Me sentando na beira da cadeira


Acabei de chegar.
De onde?
De lá.
Aquele lugar que se tornou um, digamos, santuário na minha vididinha de pagão.
Não, nada de santuário. Nada para mim merece o nome de santuário.
Recomeço.
Acabei de chegar.
De onde?
De lá.
Aquele lugar que de repente deixou de ser apenas mais um entre os milhares de lugares absolutamente banais e desinteressantes pelos quais passei e que passaram por mim até hoje marcando em mim nada mais que um sinal a ferro de enfado quando o que sempre desejo ardorosamente é o disco voador do qual falo e hei de falar para todo o sempre e que espero desde que nasci e que pensava poderia me sequestrar para outras inéditas paragens sem nada que as identificasse com este desolado mundo onde tenho a impressão de ter sido gerado por engano.
Acabei de chegar daquele lugar no meio daquela avenida que nunca me significou absolutamente nada e cujo nome evocava em mim um vago resquício do meu antigo mundo associado a uma palavra indígena de sonoridade desajeitada e pela qual transitei a pé e de carro e de ônibus milhares de vezes sempre torcendo para erradicar da memória de onde vinha e fantasiar com minha imaginação de eterno adolescente um destino milagroso que não morresse de maneira tão decepcionante na porta duma loja ou dum banco e que me levou milhares de vezes aonde fui obrigado a ir contra minha débil vontade.
Aquele lugar que se tornou um refúgio na minha vididinha de ermitão.
Refúgio alternativo, segundo ao meu primeiro refúgio que é minha caverna.
Para onde busco que me ensinem a fugir quando preciso de um alívio à insuportável mesmice que é minha solidão.
Então me ensine alguém.
Me ensina como faço para estar nesse meu novo refúgio de corpo e espírito, como me convencer de que finalmente posso deixar de simular esta minha implacável indiferença ao mundo que converte em risíveis fósseis os seres que nele vivem.
Hoje, ao sair do meu novo refúgio, já não esperava meu impossível disco voador.
Então meio que me congratulei.
Estarei hoje, vim pensando, nesta minha segunda odisséia às minhas novas paragens, dominando minha irrefreável tendência à fantasia?
Será que posso baixar a guarda, me achar enfim capaz de me pôr neste exato segundo no papel deste homem específico, este homem de carne e osso que desde sempre venho tentando em vão ser, pois, se não tive escolha senão representar outro que não a mim mesmo?

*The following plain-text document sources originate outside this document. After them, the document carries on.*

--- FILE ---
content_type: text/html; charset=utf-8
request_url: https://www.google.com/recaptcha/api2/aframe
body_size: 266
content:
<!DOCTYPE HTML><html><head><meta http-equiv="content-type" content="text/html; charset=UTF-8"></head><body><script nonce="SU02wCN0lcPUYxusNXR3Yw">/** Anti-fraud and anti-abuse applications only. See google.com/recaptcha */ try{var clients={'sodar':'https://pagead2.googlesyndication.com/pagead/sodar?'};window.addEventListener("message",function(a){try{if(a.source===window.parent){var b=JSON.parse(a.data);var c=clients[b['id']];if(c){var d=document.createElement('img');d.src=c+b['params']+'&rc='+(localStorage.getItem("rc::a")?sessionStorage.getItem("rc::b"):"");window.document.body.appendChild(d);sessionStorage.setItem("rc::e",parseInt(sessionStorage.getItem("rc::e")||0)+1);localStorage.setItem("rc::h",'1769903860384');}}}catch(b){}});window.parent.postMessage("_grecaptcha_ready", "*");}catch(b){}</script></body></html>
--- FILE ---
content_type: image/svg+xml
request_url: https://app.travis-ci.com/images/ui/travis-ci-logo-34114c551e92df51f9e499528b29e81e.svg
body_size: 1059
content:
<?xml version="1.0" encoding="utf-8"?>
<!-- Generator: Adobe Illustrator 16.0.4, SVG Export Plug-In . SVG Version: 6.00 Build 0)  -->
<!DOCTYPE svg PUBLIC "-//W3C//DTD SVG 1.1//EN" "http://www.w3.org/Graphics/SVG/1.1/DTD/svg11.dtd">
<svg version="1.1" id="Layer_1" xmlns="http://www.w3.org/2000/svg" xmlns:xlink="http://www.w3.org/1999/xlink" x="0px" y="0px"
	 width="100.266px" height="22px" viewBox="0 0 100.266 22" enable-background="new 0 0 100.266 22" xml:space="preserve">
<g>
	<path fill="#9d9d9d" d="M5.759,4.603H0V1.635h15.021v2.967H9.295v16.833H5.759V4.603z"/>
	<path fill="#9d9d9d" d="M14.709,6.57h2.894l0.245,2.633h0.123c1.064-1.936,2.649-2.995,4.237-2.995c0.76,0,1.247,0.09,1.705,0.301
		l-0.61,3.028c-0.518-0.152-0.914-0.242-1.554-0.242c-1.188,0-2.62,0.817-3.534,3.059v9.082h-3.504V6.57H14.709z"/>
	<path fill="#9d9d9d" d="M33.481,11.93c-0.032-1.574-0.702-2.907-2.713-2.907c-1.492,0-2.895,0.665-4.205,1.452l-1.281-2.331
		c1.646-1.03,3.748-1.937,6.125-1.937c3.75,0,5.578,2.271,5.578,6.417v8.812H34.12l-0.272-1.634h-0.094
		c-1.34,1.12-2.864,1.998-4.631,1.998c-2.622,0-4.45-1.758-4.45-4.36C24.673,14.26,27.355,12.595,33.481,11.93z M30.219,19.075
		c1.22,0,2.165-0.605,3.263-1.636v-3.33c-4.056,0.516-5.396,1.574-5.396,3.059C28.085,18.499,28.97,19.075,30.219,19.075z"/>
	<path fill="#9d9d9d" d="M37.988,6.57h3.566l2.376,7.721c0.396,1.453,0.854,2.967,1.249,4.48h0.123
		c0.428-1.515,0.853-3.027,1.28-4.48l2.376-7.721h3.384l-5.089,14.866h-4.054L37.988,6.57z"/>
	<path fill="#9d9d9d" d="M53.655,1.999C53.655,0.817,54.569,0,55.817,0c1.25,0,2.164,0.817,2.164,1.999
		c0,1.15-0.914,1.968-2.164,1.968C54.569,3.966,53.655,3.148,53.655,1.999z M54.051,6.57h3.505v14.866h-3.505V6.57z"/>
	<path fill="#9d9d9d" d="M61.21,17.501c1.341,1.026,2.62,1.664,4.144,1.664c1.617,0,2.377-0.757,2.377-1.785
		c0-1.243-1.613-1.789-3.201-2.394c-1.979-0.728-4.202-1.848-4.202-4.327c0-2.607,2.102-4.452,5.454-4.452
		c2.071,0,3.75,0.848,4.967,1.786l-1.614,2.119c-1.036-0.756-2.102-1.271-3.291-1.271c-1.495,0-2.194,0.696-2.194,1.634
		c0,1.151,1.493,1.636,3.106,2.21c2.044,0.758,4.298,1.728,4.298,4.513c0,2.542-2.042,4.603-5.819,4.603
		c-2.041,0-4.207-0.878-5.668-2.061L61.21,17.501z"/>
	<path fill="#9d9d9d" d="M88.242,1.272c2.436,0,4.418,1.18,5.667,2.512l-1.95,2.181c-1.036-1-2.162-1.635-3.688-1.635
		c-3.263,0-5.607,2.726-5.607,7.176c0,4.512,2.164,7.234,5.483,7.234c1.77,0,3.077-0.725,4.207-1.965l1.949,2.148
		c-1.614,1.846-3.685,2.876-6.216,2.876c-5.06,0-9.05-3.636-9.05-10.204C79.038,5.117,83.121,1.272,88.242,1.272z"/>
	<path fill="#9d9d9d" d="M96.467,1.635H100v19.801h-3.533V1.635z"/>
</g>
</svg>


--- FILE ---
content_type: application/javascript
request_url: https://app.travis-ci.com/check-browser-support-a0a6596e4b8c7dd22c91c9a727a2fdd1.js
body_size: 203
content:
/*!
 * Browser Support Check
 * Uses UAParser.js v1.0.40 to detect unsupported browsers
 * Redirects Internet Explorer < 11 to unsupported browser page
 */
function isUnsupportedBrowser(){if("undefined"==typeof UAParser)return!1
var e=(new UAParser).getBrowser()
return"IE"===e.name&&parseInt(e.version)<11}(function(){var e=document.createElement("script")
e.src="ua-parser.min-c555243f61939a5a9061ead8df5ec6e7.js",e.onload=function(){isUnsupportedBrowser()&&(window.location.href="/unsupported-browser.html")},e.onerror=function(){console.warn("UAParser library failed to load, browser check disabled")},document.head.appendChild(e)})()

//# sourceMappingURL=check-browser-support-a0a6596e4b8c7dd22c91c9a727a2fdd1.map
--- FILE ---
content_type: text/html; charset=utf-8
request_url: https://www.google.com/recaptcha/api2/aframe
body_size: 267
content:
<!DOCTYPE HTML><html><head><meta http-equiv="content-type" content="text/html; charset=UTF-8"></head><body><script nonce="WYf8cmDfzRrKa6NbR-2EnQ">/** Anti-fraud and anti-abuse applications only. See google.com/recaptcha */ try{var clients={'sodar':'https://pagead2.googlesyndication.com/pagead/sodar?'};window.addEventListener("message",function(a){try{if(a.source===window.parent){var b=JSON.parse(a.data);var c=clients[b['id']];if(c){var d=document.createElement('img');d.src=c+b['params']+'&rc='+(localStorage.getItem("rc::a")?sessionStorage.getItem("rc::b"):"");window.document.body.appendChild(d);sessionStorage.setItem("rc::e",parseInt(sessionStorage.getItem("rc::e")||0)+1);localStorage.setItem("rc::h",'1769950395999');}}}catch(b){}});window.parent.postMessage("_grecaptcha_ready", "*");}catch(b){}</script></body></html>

Então, me dizendo heroi, respirando meio aliviado, me congratulando por ter liquidado com a parca munição que me cabe o disco voador e os insidiosos seres determinados a fazer de minha existência um permanente estado de ansiedade, então, assim, me congratulando, vim me reunindo com outros cento e quarenta e dois que sou, assembleia barulhenta, selvagem, em que eu e os outros dois mil, setecentos e quarenta e três que sou tentamos deliberar sobre o que devemos pensar sobre o que devemos pensar sobre o que devemos pensar.
Então, ao chegar, alguém que talvez me ensine, depois de exterminar os seissentos e trinta e cinco que sou, incinerá-los como vermes ávidos pelos meus pensamentos, deportá-los para onde quer que se abriguem em sua sombra distante dos meus sentidos, então, alguém que bem que poderia me ensinar, depois disso tudo, depois de tantas outras ações e exercícios que sou obrigado a cumprir depois de sempre que a presença desse alguém a escassíssimo meio metro do sorriso constante desse alguém e do sorriso inebriante desse alguém e sorriso comovente desse alguém e depois de me considerar remotamente reintegrado em mim e razoavelmente apto a reecontrar meu rumo e me lembrar da localização da minha caverna, aqui me sentei em minha cadeira e liguei meu computador e botei a minha música e me pus a digitar em meu teclado este meu desvario que, tenho quase certeza, um dia alguém haverá de compreender e, talvez, aceitar.